Qwen3-Coder-Next averaged 53 seconds per task and is fully open-weights under Apache 2.0. There's no API subscription required – and it's small enough to selfhost it in a meaningful way.

One notable mention: Devstral Small from Mistral, the EU-based AI company. Fast, compact, and 92.5%. Worth watching. Interestingly, its larger sibling Devstral 2 finishes last at 82.7% – a reminder that bigger doesn't always mean better on a specific stack.

Why I'm looking at Qwen3-Coder-Next specifically

This whole rabbit hole started with my Claude Code subscription (the $200/month one) hitting its usage limits mid-session. Not once – regularly. I'd be in the middle of a complex refactoring task, and the model would throttle with API Error: Rate Limit Reached. What the hell? My actual limits were far from being used:

At $200/month, getting these arbitrary rate limit errors is frustrating. And a quick glance at Reddit revealed that I am not the only one.

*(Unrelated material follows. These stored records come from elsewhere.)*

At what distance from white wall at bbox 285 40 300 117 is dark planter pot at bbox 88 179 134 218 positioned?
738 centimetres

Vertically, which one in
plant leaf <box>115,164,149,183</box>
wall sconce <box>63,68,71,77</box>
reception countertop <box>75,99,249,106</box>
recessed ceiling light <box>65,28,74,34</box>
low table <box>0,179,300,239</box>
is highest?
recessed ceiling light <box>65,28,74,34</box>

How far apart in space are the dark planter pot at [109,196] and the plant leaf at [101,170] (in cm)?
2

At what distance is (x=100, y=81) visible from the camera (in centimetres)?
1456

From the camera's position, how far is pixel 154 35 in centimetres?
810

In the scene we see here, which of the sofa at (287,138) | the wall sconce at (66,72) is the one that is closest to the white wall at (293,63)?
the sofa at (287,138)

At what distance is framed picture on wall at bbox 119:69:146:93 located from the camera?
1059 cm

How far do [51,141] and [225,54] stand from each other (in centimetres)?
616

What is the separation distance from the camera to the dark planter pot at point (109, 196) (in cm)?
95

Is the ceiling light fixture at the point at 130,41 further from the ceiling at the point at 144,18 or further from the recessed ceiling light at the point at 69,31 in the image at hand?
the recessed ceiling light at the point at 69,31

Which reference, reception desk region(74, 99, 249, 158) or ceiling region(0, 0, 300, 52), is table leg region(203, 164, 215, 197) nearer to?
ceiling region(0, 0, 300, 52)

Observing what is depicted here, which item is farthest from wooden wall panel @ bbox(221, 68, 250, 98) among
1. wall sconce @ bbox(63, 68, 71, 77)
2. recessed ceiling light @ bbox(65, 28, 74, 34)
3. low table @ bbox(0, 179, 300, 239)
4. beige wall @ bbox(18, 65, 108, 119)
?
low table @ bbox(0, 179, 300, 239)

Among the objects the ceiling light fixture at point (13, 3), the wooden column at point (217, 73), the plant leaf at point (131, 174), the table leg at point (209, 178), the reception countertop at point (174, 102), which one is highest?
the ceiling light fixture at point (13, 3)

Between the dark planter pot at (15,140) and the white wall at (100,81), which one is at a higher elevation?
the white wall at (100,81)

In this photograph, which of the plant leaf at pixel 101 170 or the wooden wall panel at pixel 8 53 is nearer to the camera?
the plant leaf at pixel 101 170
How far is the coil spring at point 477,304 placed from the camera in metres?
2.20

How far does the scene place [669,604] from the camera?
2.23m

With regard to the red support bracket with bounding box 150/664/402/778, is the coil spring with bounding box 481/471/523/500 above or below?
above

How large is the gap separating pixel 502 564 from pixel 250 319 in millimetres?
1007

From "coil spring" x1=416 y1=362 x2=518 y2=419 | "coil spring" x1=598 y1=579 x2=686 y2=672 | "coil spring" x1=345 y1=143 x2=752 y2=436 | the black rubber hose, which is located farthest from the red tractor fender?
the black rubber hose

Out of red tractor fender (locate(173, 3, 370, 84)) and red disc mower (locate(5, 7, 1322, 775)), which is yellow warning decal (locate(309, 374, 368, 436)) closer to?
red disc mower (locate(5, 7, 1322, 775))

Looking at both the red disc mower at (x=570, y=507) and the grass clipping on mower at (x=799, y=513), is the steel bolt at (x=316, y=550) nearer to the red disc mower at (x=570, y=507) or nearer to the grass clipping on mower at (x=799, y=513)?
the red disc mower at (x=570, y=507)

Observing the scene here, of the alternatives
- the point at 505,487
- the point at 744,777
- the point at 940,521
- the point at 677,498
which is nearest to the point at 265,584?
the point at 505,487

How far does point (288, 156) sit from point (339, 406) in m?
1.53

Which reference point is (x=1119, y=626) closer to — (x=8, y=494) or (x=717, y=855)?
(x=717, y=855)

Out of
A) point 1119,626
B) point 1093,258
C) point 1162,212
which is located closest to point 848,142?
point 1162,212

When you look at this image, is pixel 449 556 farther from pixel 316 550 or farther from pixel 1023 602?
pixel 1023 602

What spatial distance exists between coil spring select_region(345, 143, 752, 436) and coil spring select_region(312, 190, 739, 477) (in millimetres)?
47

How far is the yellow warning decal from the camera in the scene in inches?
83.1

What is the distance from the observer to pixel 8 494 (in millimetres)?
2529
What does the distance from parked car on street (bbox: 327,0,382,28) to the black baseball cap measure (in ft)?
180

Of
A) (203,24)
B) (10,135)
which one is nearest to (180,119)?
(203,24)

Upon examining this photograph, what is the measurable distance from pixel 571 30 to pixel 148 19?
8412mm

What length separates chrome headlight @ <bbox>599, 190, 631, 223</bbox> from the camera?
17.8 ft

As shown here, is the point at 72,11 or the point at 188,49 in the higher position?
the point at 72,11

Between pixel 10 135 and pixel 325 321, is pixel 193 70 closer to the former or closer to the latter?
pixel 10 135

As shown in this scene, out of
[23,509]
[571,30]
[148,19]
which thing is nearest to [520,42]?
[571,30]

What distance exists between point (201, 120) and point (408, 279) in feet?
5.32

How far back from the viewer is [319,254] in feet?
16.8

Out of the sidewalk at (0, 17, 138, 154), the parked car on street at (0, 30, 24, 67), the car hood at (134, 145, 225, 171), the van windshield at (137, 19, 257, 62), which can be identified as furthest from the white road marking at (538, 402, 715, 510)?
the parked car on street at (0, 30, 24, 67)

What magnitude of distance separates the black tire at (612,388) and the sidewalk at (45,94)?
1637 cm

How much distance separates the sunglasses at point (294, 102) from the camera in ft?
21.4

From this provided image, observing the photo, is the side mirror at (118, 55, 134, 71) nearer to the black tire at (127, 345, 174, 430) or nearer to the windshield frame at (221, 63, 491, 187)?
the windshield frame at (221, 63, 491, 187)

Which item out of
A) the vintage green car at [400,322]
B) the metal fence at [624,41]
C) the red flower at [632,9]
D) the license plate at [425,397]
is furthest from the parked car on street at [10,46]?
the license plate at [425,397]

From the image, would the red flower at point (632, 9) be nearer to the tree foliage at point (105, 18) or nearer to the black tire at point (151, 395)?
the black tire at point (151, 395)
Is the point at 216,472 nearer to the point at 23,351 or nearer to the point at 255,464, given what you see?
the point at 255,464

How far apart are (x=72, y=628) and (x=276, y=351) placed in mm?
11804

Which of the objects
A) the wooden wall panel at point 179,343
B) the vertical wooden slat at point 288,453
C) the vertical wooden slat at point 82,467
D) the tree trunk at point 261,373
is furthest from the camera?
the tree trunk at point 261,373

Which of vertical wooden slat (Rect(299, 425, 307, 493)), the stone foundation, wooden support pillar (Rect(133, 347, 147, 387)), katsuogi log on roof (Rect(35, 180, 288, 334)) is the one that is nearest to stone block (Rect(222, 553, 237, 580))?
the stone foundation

It made me ask a question I have asked myself several times before: do I actually need a proprietary API for this? And this time, the answer turns out to be quite different.

After a weekend of research and benchmarking, I landed on Qwen3-Coder-Next. It's a mixture-of-experts architecture – 80B total parameters, but only 3B active per token. That's what makes it fast and memory-efficient. At Q4 quantisation it fits in roughly 30GB of VRAM. With context overhead, 64GB total is enough to run it properly.

Running locally means no usage limits, no per-token billing, no latency to a remote server, and – for a company that builds software for other businesses – your code never leaves the building. The hardware cost is offset by Austrian business tax treatment for capital investments, bringing the real cost down to a few months of the subscription that started this whole investigation.

So, do we need proprietary coding LLMs?

The honest answer: it depends on what you mean by "need."

If you need the absolute best single-shot performance, Claude Opus 4.6 is still #1. The difference is real, even if it's small. For complex architectural decisions or getting things right without any feedback loop, Opus has a genuine edge – at least among fully open-weights models you can actually run yourself.

But "the absolute best" is frequently the enemy of "good enough." Every model in my list can fix real production bugs, write typed API clients with proper error handling, generate valid Docker infrastructure, plan feature implementations, and build React components with data fetching. The gaps disappear with proper feedback loops.

The question isn't whether open-weights models can code. They can. The question is whether that last 4% of first-attempt accuracy is worth the vendor dependency, the ongoing subscription cost, and the privacy tradeoff of sending your codebase to a third-party API.

For Magic Pages – a company with a specific, well-understood TypeScript stack – the answer is increasingly no.

When a model scores 94.8% on your actual tasks, self-corrects in one iteration, runs at 30GB VRAM, generates 100+ tokens per second locally, and keeps your code private: the argument for $200/month and a 4% edge gets very, very thin.

I'm not saying proprietary models are dead. I'm saying the edge is slim and getting slimmer. For specific, well-defined stacks – the kind most small companies have – open-weights models are already good enough. And "good enough" on your own hardware, with your data staying local, at zero marginal cost, is a genuinely different proposition from six months ago.